**Textauszug:**
▬▬▬▬▬▬

Positionspapier

Do 9. Mai 2019

Positionspapier zur Situation der beruflichen Pflege in Deutschland anlässlich des 125. Jubiläums des Evangelischen Diakonievereins Berlin-Zehlendorf e.V. am 11. April 2019 An Herrn Bundesgesundheitsminister Jens Spahn

zur Situation der beruflichen Pflege in Deutschland anlässlich des 125. Jubiläums des Evangelischen Diakonievereins Berlin-Zehlendorf e.V. am 11. April 2019
An Herrn Bundesgesundheitsminister Jens Spahn

Weichen für die professionelle Pflege sind gestellt
Eine Vielzahl an Gesetzen und Verordnungen leitete in den letzten 5 Jahren einen politischen Kulturwandel in der Pflege ein. Durch den Pflegebedürftigkeitsbegriff, das Pflegepersonalstärkungs-Gesetz und das Pflegeberufegesetz wurden wichtige Weichen in Richtung einer angemessen Berücksichtigung der professionellen Pflege gestellt.

▬▬▬▬▬▬

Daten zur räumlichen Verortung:
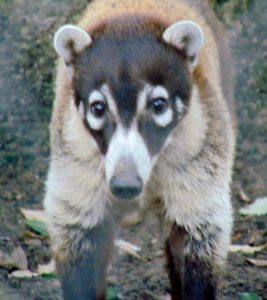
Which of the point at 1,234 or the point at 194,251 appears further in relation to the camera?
the point at 1,234

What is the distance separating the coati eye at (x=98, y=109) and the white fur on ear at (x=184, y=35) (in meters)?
0.55

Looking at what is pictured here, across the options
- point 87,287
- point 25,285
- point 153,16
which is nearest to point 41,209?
point 25,285

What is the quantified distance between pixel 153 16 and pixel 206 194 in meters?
1.09

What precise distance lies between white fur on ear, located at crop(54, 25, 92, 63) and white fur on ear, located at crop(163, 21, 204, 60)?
1.48ft

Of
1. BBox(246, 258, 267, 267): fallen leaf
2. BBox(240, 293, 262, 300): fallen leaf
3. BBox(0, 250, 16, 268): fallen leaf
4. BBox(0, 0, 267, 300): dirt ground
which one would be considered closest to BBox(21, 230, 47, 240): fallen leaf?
BBox(0, 0, 267, 300): dirt ground

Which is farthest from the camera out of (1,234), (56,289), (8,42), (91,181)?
(8,42)

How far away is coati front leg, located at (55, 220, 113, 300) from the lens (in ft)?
20.8

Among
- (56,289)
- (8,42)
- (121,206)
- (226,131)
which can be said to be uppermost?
(8,42)

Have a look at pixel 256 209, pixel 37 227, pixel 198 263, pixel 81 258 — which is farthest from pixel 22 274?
pixel 256 209

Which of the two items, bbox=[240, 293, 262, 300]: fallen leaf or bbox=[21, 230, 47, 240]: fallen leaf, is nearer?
bbox=[240, 293, 262, 300]: fallen leaf

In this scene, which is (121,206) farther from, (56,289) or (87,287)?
(56,289)

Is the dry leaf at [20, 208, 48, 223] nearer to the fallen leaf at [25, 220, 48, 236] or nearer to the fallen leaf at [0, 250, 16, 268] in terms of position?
the fallen leaf at [25, 220, 48, 236]

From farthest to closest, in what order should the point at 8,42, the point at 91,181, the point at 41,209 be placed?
the point at 8,42, the point at 41,209, the point at 91,181

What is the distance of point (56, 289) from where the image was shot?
7062mm
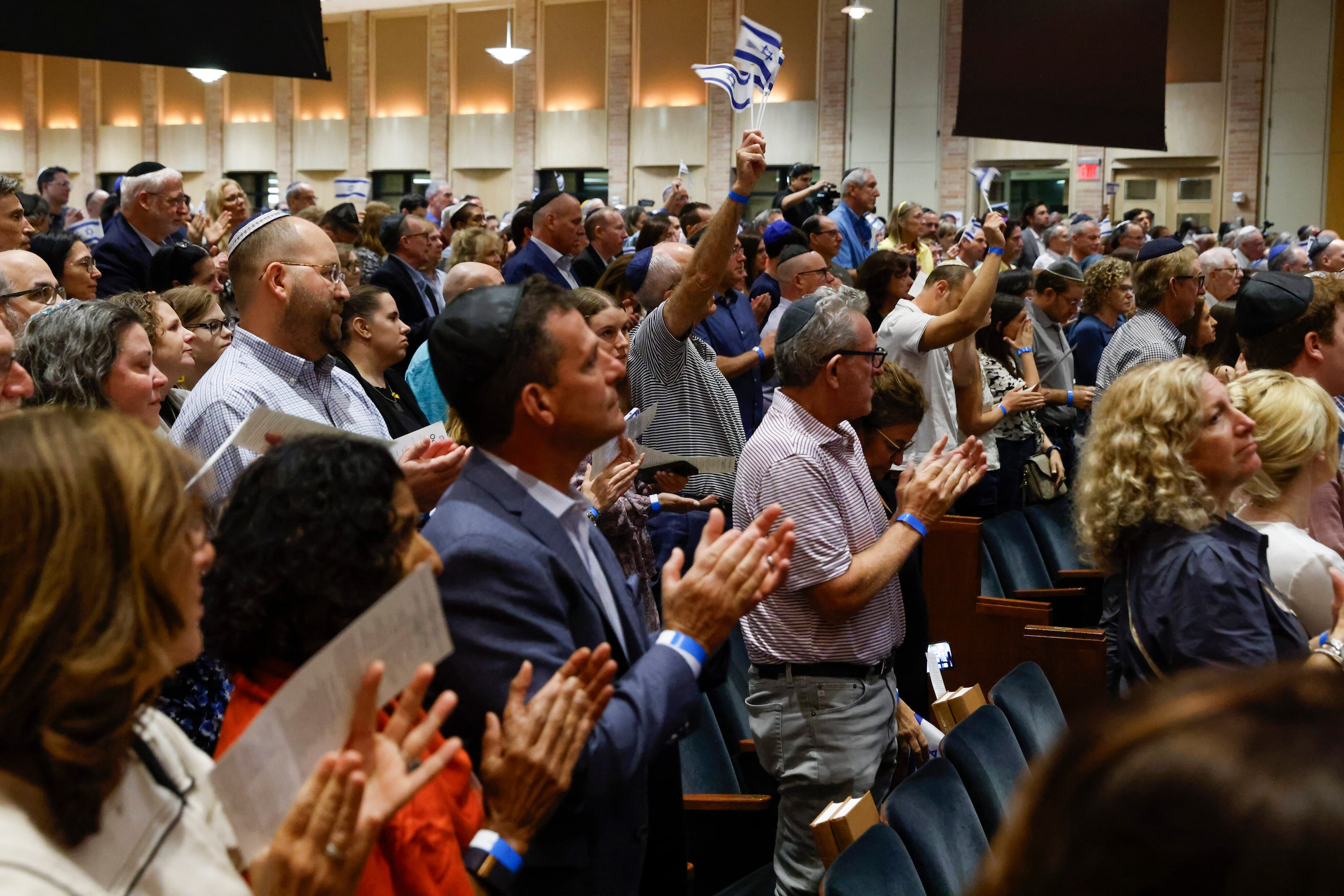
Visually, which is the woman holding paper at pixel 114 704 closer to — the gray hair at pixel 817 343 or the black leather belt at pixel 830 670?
the black leather belt at pixel 830 670

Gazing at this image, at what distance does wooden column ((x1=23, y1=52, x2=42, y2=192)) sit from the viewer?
863 inches

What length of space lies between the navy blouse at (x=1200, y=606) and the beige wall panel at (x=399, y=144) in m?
18.8

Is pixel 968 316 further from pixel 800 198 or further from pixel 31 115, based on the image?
pixel 31 115

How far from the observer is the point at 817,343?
2824 mm

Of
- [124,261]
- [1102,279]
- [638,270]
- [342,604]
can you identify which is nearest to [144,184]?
[124,261]

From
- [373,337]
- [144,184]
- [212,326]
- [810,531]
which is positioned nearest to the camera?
[810,531]

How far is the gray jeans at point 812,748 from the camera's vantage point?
8.81 feet

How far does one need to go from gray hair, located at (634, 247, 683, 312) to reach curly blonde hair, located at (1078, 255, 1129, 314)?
114 inches

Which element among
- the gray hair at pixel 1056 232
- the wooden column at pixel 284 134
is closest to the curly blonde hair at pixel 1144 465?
the gray hair at pixel 1056 232

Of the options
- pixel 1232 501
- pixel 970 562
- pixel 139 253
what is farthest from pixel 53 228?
pixel 1232 501

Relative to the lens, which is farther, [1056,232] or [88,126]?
[88,126]

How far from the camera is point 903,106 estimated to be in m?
16.6

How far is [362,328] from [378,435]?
0.93 meters

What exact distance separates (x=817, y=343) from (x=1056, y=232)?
9107 mm
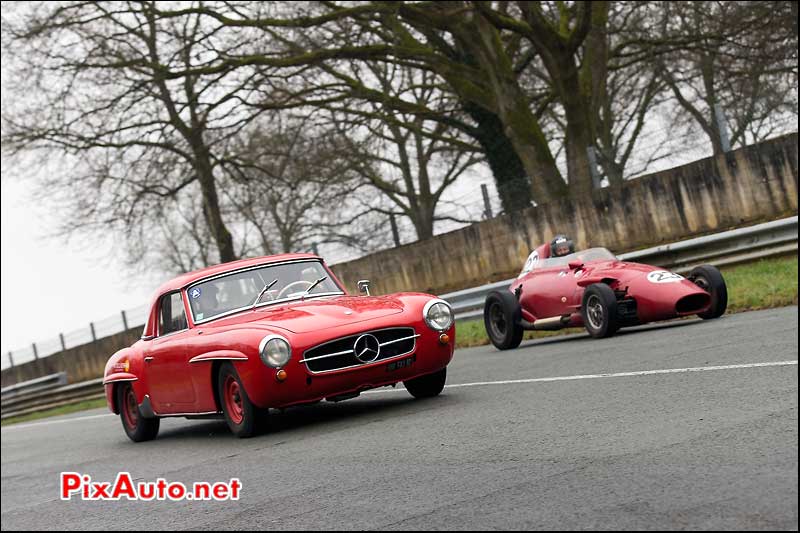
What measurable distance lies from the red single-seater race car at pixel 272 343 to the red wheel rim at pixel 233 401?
11mm

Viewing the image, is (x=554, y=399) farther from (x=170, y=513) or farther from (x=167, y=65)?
(x=167, y=65)

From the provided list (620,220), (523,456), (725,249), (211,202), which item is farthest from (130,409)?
(211,202)

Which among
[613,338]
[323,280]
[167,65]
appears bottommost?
[613,338]

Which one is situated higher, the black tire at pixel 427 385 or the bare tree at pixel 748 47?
the bare tree at pixel 748 47

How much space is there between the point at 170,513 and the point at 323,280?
4194 millimetres

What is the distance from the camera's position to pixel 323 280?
9734mm

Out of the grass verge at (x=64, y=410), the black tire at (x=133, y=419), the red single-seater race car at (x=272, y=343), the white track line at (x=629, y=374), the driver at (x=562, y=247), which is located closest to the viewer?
the white track line at (x=629, y=374)

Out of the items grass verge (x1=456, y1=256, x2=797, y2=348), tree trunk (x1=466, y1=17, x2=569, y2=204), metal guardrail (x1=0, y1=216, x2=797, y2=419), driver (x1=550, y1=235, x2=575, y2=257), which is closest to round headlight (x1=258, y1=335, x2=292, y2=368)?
driver (x1=550, y1=235, x2=575, y2=257)

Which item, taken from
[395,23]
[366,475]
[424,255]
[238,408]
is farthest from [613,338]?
[395,23]

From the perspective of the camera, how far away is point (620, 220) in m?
19.7

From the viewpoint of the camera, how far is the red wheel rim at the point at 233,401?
8.50 meters

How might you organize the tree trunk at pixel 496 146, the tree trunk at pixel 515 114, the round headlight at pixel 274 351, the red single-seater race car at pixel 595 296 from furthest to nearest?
the tree trunk at pixel 496 146
the tree trunk at pixel 515 114
the red single-seater race car at pixel 595 296
the round headlight at pixel 274 351

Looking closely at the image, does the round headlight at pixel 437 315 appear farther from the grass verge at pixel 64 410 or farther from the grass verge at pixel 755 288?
the grass verge at pixel 64 410

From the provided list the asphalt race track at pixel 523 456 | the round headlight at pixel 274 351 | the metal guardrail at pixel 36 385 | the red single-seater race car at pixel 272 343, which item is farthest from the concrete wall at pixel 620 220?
the round headlight at pixel 274 351
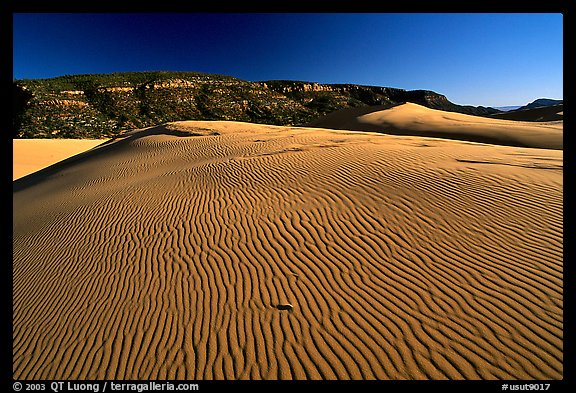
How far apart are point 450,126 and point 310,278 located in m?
20.1

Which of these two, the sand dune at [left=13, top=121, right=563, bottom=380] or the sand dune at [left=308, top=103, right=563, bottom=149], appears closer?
the sand dune at [left=13, top=121, right=563, bottom=380]

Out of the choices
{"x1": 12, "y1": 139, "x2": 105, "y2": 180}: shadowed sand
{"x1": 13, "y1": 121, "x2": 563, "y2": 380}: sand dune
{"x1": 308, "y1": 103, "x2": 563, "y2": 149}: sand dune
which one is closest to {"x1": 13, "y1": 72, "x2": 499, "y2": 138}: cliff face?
{"x1": 12, "y1": 139, "x2": 105, "y2": 180}: shadowed sand

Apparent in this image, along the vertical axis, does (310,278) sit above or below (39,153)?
below

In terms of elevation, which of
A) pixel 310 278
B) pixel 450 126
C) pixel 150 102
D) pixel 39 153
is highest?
pixel 150 102

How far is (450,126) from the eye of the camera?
19.7 m

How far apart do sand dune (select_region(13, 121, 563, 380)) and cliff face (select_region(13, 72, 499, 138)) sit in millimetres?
36610

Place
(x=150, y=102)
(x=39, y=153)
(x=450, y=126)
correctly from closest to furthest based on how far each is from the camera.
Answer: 1. (x=450, y=126)
2. (x=39, y=153)
3. (x=150, y=102)

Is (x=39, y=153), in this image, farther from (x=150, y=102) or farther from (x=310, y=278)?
(x=150, y=102)

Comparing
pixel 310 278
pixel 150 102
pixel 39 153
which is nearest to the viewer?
pixel 310 278

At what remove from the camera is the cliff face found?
4095cm

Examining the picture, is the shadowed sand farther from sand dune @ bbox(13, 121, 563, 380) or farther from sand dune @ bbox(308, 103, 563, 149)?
sand dune @ bbox(308, 103, 563, 149)

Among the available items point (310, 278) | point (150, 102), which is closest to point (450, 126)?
point (310, 278)

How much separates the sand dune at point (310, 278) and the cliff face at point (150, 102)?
3661 centimetres

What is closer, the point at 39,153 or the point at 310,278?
the point at 310,278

▬▬▬▬▬▬

**Aufgabenstellung:** Schreibe das Positionspapier zur Lage der beruflichen Pflege ab seinem letzten Satz weiter.

**Ergebnis:**
Durch den Pflegebedürftigkeitsbegriff haben zentrale pflegerische Prinzipien wie Ressourcen- und Personenorientierung sowie Gesundheitsförderung und Prävention einen neuen Stellenwert erhalten. Auch das neue Pflegeberufegesetz macht durch die Festschreibung von Vorbehaltsaufgaben deutlich – Pflege ist eine Profession.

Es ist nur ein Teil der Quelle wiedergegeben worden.